● **Source document**
>> Start
The new HBO film is a deeply intimate look at Soundcloud rap’s greatest hope and champion, but it doesn’t answer bigger questions

HBO

When Rolling Stone profiled Future in January 2019, he admitted that he had some regrets about the way he’d rapped about drugs in the past. “I was like ‘Oh shit. What the fuck have I done?’” he said. “It really bothered me…. How many other sixth-graders did I influence to drink lean?” Future was talking about a conversation he’d had with the rapper Juice WRLD, who would die of a drug overdose later that year, and who is now the focus of a new HBO documentary, Into the Abyss. It has to be sobering to hear that the younger generation, especially Soundcloud rappers who make dark and drug-infused melodies, are using your music as their inspiration to get high. Juice had said that hearing Future rap about lean had inspired him to take it. Sadly, Juice never lived long enough to have the same kind of reckoning with his drug use.

Into the Abyss, which is part of HBO’s Music Box series and directed by Tommy Oliver, follows Juice WRLD from the recording of his album Death Race for Love to his death at age 21 from an accidental overdose of codeine and oxycodone. It shows you why Juice was the leading figure of Soundcloud rap’s pugnacious movement; it also shows the seeds of his downfall.
>> End
● **Excerpted data**
>> Start
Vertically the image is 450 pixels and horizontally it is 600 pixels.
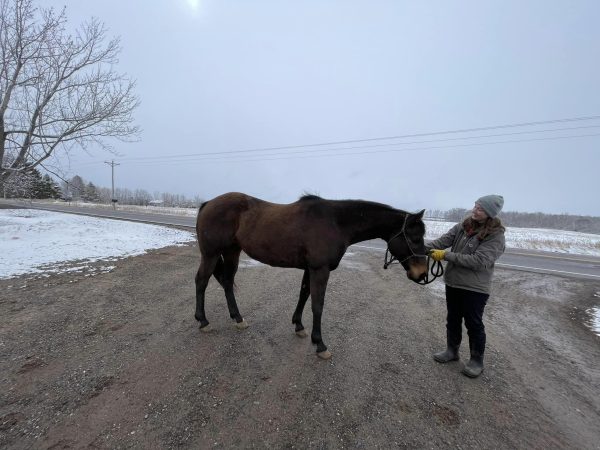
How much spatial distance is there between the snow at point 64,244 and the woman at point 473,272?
295 inches

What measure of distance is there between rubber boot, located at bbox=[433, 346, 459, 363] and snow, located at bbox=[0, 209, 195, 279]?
735 cm

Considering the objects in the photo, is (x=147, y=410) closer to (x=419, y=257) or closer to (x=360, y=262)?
(x=419, y=257)

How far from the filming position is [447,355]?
11.3ft

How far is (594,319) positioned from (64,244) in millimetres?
13574

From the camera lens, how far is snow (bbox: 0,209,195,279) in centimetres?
653

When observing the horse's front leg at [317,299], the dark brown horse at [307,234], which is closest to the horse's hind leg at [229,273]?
the dark brown horse at [307,234]

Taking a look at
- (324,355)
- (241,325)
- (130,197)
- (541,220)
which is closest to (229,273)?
(241,325)

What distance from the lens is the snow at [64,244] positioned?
653cm

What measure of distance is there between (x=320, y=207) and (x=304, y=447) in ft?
8.42

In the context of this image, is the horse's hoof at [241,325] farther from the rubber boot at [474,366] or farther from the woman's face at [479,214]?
the woman's face at [479,214]

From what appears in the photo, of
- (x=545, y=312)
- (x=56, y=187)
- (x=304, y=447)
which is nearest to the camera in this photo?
(x=304, y=447)

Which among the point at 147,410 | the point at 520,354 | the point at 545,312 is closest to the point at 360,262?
the point at 545,312

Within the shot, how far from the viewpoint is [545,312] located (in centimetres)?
546

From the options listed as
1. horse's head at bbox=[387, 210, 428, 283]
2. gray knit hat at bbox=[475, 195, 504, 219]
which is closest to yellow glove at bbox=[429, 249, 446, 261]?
horse's head at bbox=[387, 210, 428, 283]
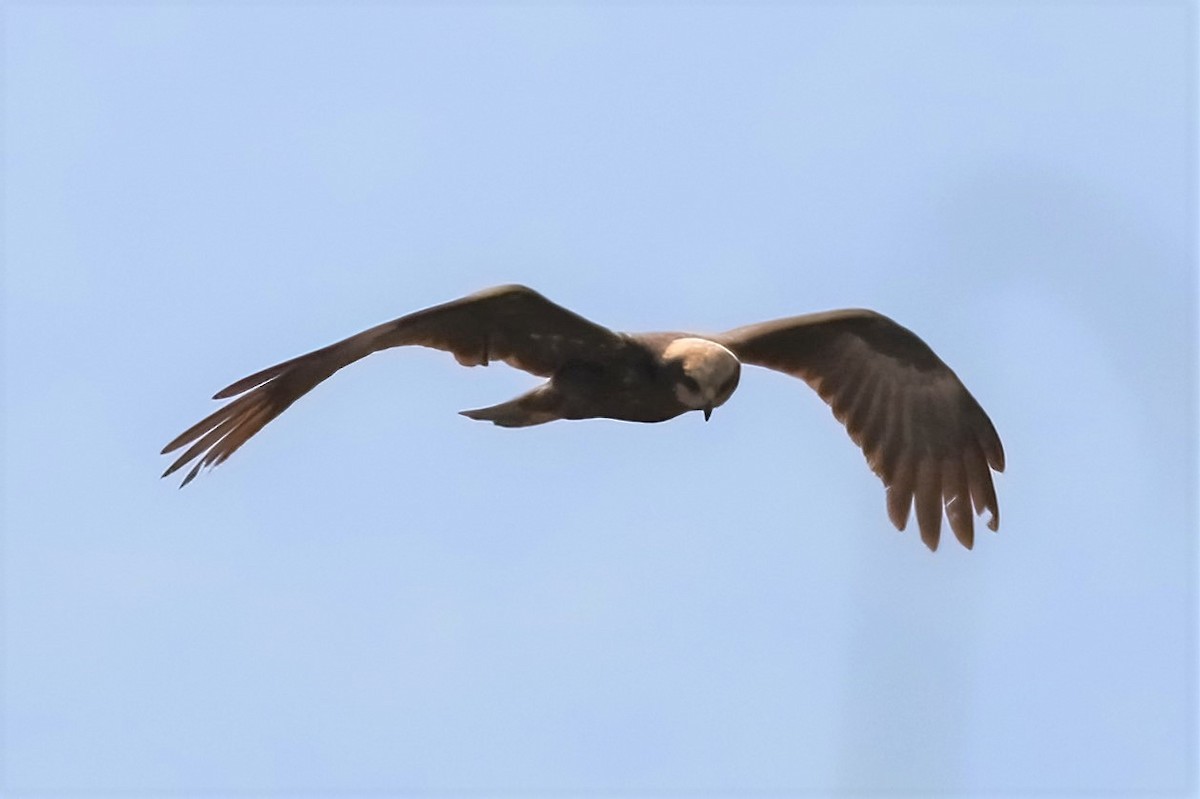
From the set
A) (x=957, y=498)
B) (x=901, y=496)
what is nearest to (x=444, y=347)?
(x=901, y=496)

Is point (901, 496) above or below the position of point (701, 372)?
below

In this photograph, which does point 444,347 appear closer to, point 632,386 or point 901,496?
point 632,386

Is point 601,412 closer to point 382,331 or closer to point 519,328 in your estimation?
point 519,328

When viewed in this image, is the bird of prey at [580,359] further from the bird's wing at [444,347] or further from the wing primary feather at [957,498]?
the wing primary feather at [957,498]

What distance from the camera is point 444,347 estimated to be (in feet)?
33.2

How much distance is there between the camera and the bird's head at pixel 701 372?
9922mm

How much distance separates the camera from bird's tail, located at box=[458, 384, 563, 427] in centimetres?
1027

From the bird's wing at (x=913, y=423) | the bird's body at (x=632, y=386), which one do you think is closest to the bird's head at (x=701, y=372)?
the bird's body at (x=632, y=386)

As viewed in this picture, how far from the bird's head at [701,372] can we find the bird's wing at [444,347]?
330 mm

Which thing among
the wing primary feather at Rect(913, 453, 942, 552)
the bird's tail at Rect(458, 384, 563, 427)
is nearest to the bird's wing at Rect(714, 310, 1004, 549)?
the wing primary feather at Rect(913, 453, 942, 552)

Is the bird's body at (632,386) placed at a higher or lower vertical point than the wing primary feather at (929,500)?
higher

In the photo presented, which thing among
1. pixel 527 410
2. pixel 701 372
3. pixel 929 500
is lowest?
pixel 929 500

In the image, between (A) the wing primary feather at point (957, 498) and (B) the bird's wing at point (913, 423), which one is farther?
(A) the wing primary feather at point (957, 498)

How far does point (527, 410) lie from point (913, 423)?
291 cm
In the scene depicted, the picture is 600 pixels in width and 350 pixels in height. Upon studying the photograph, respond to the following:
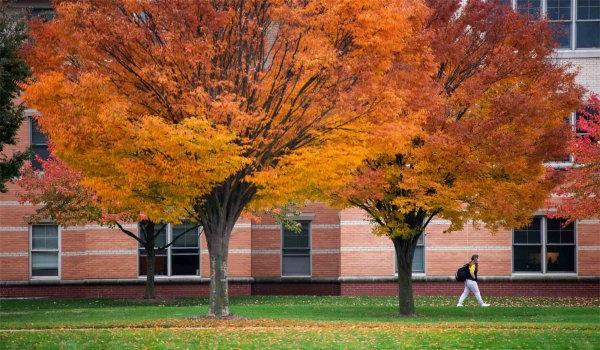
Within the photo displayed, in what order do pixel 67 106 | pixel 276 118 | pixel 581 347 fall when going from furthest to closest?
pixel 276 118, pixel 67 106, pixel 581 347

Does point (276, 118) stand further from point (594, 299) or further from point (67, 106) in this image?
point (594, 299)

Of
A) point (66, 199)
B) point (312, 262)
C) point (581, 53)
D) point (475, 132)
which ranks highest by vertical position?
point (581, 53)

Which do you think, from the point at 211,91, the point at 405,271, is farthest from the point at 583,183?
the point at 211,91

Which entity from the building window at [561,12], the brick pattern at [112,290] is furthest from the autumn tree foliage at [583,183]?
the brick pattern at [112,290]

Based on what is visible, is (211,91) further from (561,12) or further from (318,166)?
(561,12)

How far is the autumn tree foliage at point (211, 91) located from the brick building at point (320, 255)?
16192 millimetres

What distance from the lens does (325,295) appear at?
4466 cm

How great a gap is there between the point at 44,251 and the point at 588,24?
21.3 m

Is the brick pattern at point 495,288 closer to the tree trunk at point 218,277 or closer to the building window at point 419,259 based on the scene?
the building window at point 419,259

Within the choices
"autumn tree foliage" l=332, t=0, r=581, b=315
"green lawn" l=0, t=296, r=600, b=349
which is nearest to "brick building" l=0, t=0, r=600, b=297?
"green lawn" l=0, t=296, r=600, b=349

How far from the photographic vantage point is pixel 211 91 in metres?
26.4

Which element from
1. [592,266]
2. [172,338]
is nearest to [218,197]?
[172,338]

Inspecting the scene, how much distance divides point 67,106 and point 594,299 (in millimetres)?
22458

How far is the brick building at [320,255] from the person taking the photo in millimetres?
42719
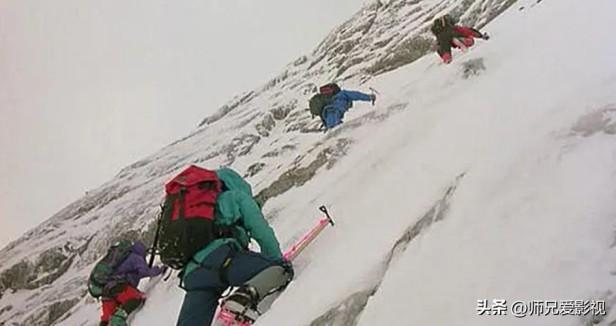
>> End
● **Exercise brief**
Transcribe a passage from the review of the Juice WRLD documentary, beginning at the words "Into the Abyss, which" and stopping after "of his downfall.". The records have no connection to the review of the Juice WRLD documentary.

● **Final result**
Into the Abyss, which is part of HBO’s Music Box series and directed by Tommy Oliver, follows Juice WRLD from the recording of his album Death Race for Love to his death at age 21 from an accidental overdose of codeine and oxycodone. It shows you why Juice was the leading figure of Soundcloud rap’s pugnacious movement; it also shows the seeds of his downfall.